Sage ich nicht. Die Authentizität hat in der Popmusik nichts verloren, das wusste bereits Dirk von Lowtzow. Wer totale Ehrlichkeit will, der soll Youtubern zuschauen, die sich eine Webcam ins Zimmer stellen.
An wen ist „Venus“ mit der Zeile „Ich geb‘ keinen Fick auf dich“ adressiert?
Das ist meine persönliche Sicht auf Deutschrap. Einerseits hat der mich extrem beeinflusst, anderseits finde ich vieles, was von dort kommt, unglaublich schrecklich. Das ist also zugleich Antisong und Liebeserklärung.
Ist „Fenster“, indem es vor allem um Fake-News-Verbreiter geht, das am stärksten politische Stück?

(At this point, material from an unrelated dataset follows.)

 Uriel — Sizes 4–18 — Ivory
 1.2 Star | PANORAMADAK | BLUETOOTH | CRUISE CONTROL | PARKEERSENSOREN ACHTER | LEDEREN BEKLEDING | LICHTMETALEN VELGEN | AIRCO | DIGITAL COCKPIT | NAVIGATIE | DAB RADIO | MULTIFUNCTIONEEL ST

Es ist zumindest das Stück, dass sich am eindeutigsten in einen politischen Kontext einordnen lässt. Es gibt auch andere Songs, die man als politisch betrachten könnte, Politik ist ja mehr als nur links, rechts, geradeaus. Es geht auf dem Album viel um dieses ganzen Fitnessstudio-Typen, diese Selbstoptimierer und Noch-eine-Sprache-Lerner und damit um eine Gesellschaft, die Tag und Nacht dabei ist, eine Traumversion von sich zu erreichen und dem eigenen Ideal nachzujagen. Exzess und Laster werden häufig als schlimm empfunden in diesen Kreisen. Diese Haltung lehnen wir total ab.

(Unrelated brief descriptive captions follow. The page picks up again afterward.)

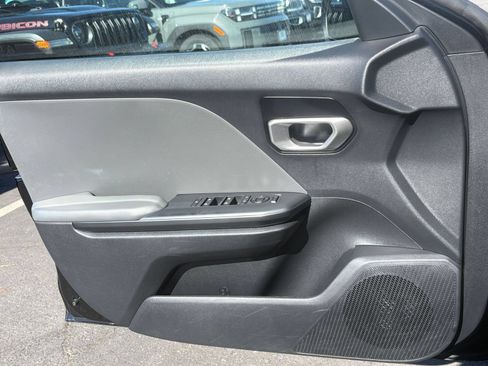 Used 2025 Kia K4 FWD image 18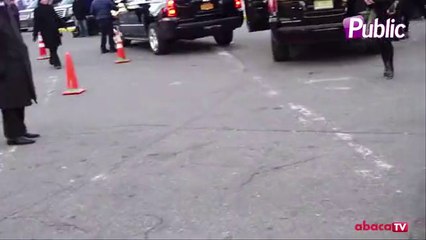 vidéo : Rita Ora : Elle ose la robe à sequins et ne passe pas inaperçue !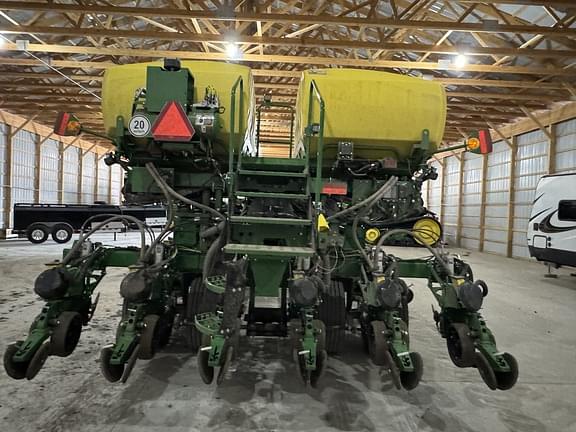 Image of John Deere DB90 equipment image 3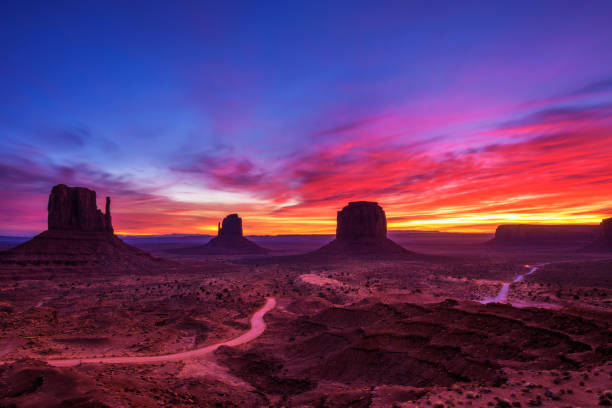 istock Sunrise over Monument Valley, Arizona, USA 916430136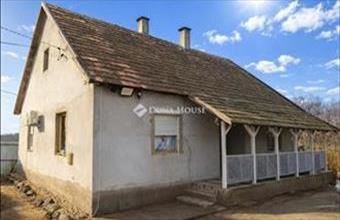 Eladó Tápiószentmártoni családi ház hirdetés (55354135)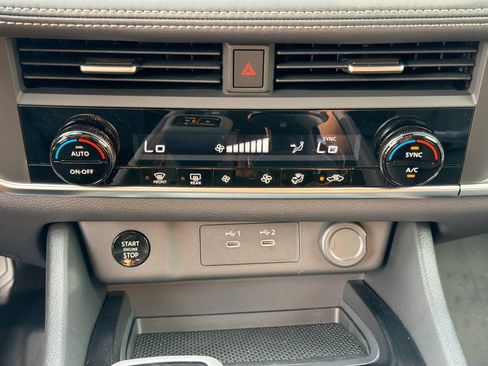 Used 2026 Nissan Rogue SV image 28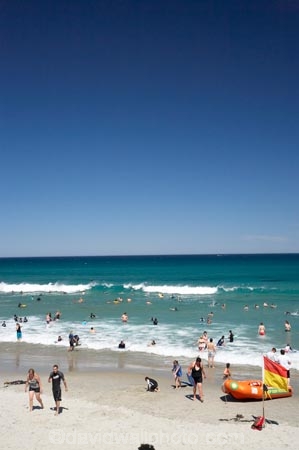 beach;beaches;coast;coastal;coastline;crowd;crowds;Dunedin;flags;fun;hot;inflatable-rubber-boat;inflatable-rubber-boats;irb;leisure;N.Z.;New-Zealand;NZ;ocean;oceans;Otago;people;play;rescue-boat;rescue-boats;S.I.;Saint-Clear-Beach;sand;sandy;sea;seas;shore;shoreline;SI;South-Is.;South-Island;St-Clair-Beach;St.-Clair-Beach;summer;summertime;surf-lifesaving-flag;swimmers;swimming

Ihre ersten zwei Alben waren auf Platz Eins. Hat man da auch als Indie-Band den Druck, nachlegen zu müssen?
Nein, wir sind das Album gelassen angegangen. Bei der zweiten Platte waren wir deutlich unlockerer als bei dieser. Wir haben diesmal lange Urlaub gemacht, und dann haben wir schnell wieder angefangen, Musik zu machen – so wie früher, fünf Kumpels treffen sich im Probenraum.
Wer hat Sie zu der Ballade „Fan von dir“ inspiriert?

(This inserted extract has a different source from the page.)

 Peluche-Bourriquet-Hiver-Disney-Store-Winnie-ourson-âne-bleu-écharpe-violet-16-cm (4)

Die Figur des Fans als solcher ist jemand, der mich unglaublich fasziniert. Ich finde es interessant, wie erwachsene Menschen, auch in meinem Umfeld, bis zur Selbstaufgabe Fan von etwas sind, zum Beispiel von einem Fußballclub. Mir ist das ein Rätsel. Dieses Bild habe ich kombiniert mit dem Bild des Verlierers, das sich ja durch unser Schaffen zieht. Es kann noch so beschissen laufen für deinen Verein, du kommst nicht davon los, das ist schön und zugleich tottraurig.
Warum fasziniert Sie das so?
Vielleicht weil der Fangedanke der letzte, alle vereinende, konservative Gedanke in unserer Gesellschaft ist. Der Club bleibt der Club, egal, was sonst noch los ist und egal, wie schwer die Zeiten sind.
Ist konservativ sein der größte Schrecken für Sie?
Brummer: Zumindest ist es keine Eigenschaft, die ich mir selbst zuschreiben würde.
Die Farbe des ersten Albums war weiß, die des zweiten war schwarz, jetzt ist rot an der Reihe.
Rot lässt viel Raum für Assoziationen und bildet ein breites emotionales Spektrum ab, von Liebe bis Hass. Aber beim nächsten Album müssen wir uns etwas anderes überlegen. Es sind einfach keine coolen Farben mehr übrig.
Steffen Rüth
Album „Keine Nacht für Niemand“ ab 2.6.